No dia 8 de setembro, o Comitê Contra a Intolerância e a Discriminação, da Universidade Federal do Rio Grande do Sul (UFRGS), promoveu um debate sobre os efeitos da discriminação na área da saúde. Participaram do debate Raquel Silveira, do Instituto de Psicologia da UFRGS, e Telmo Kiguel, médico psiquiatra e coordenador do Projeto Discriminação da Associação de Psiquiatria do Rio Grande do Sul. Esse projeto tem como objetivo básico a apropriação do estudo pela Psiquiatria da Conduta Discriminatória, cuja origem é basicamente psicológica e produz sofrimento mental e/ou físico no discriminado podendo chegar, em casos extremos, ao suicídio.

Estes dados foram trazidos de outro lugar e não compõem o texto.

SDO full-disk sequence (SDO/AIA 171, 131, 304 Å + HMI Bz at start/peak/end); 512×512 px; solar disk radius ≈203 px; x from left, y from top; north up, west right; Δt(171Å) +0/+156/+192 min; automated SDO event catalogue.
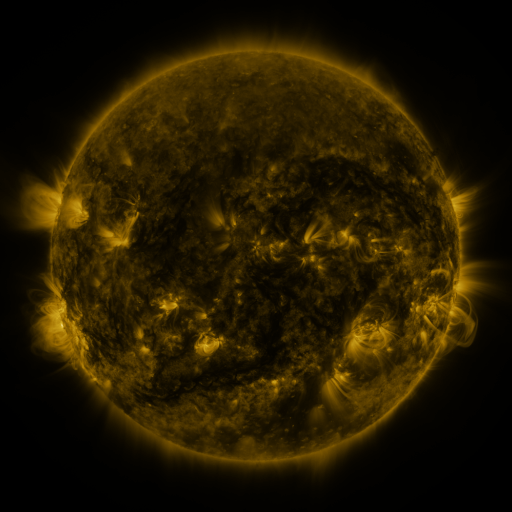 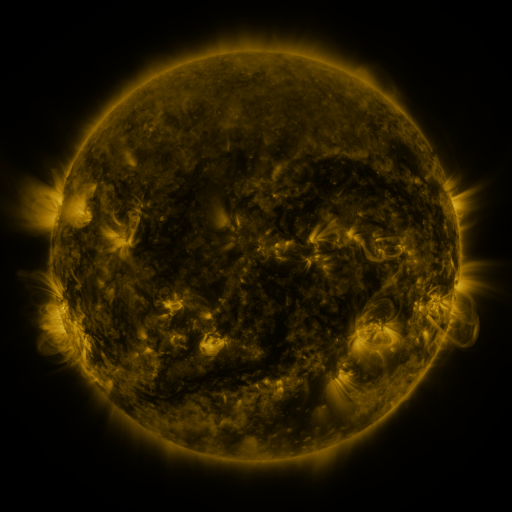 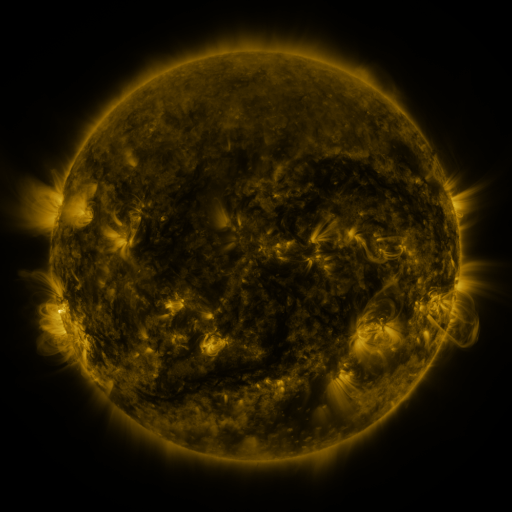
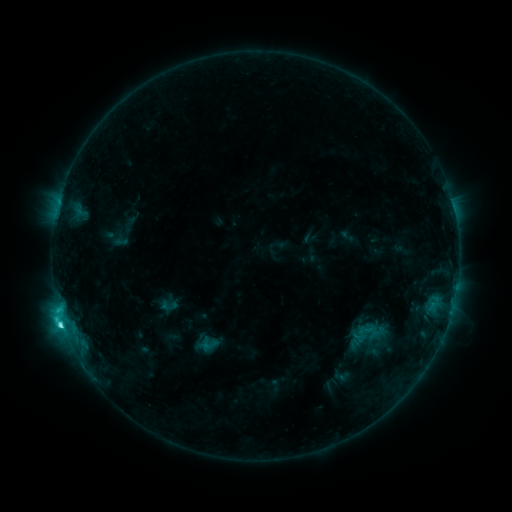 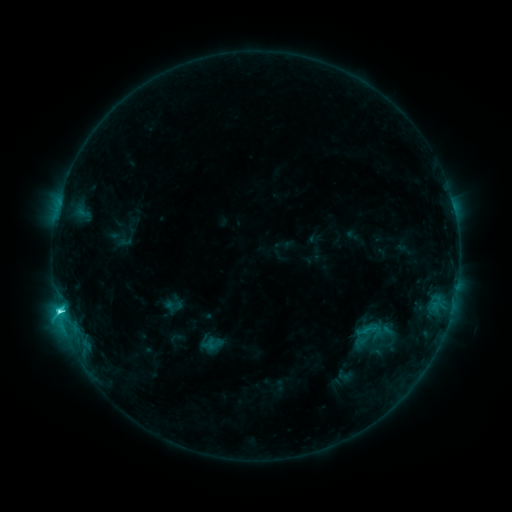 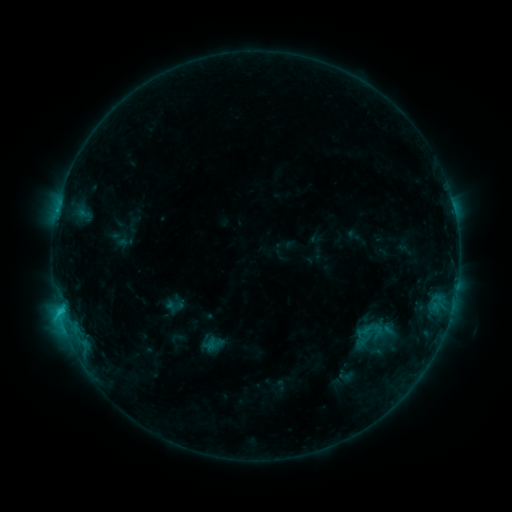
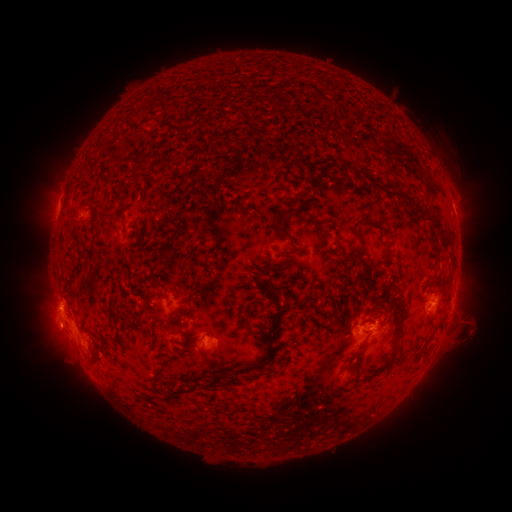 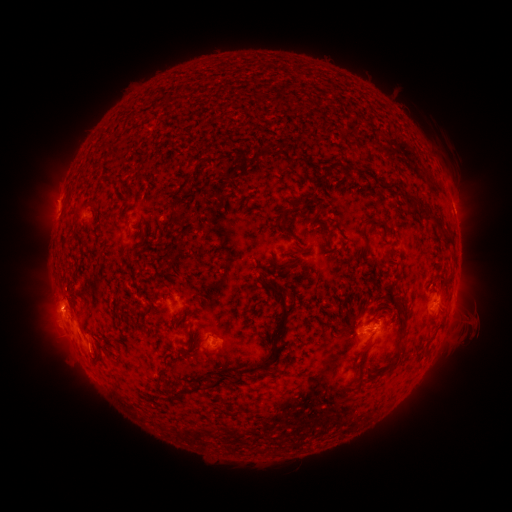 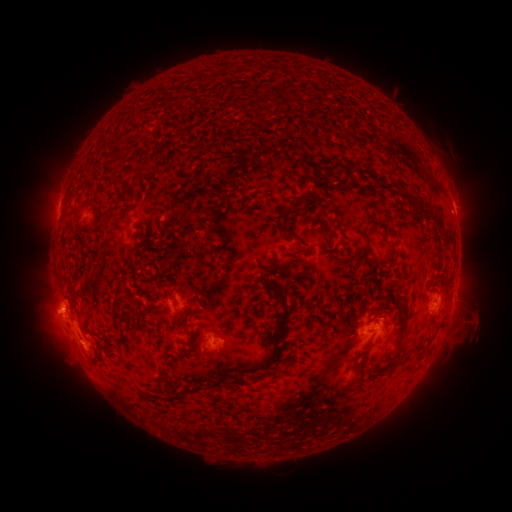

Em entrevista ao Sul21, Telmo Kiguel fala sobre esse projeto e defende a necessidade de uma maior mobilização dos profissionais da saúde mental no debate sobre esse tema. Hoje, na sociedade, assinala o psiquiatra, há somente duas instâncias que auxiliam a inibir as condutas discriminatórias: a ação organizada dos grupos discriminados e de seus apoiadores e o direito, que já tipifica como criminosa determinadas condutas como o racismo. No entanto, ressalta, o psiquismo presente em todo o processo discriminatório ainda requer um estudo mais aprofundado visando à busca de um diagnóstico compatível com a tipificação de um crime dada pelo direito.

Como nasceu o seu interesse por esse tema do papel da ciência na prevenção de condutas discriminatórias?

Eu sou psiquiatra e trabalho com psicoterapia de orientação psicanalítica. Tenho interesse nesse tema desde o final da década de 60 quando me especializei em Psiquiatria na Universidade Federal do Rio Grande do Sul. Naquela época, ainda vigia uma definição do doente mental como alguém que fazia mal para outras pessoas ou mal para si mesmo. Quando se descobriu o papel dos vírus e bactérias no surgimento de certas doenças, a ciência se preocupou em desenvolver procedimentos para detectar e neutralizar a ação desses microrganismos por meio de vacinas, abrindo a partir daí a possibilidade da prevenção. Isso mudou profundamente o mundo. Quando eu me formei, a especialidade mais procurada era a pediatria. Com o desenvolvimento das vacinas, ela foi se tornando uma das menos procuradas, pois os problemas de saúde das crianças diminuíram muito.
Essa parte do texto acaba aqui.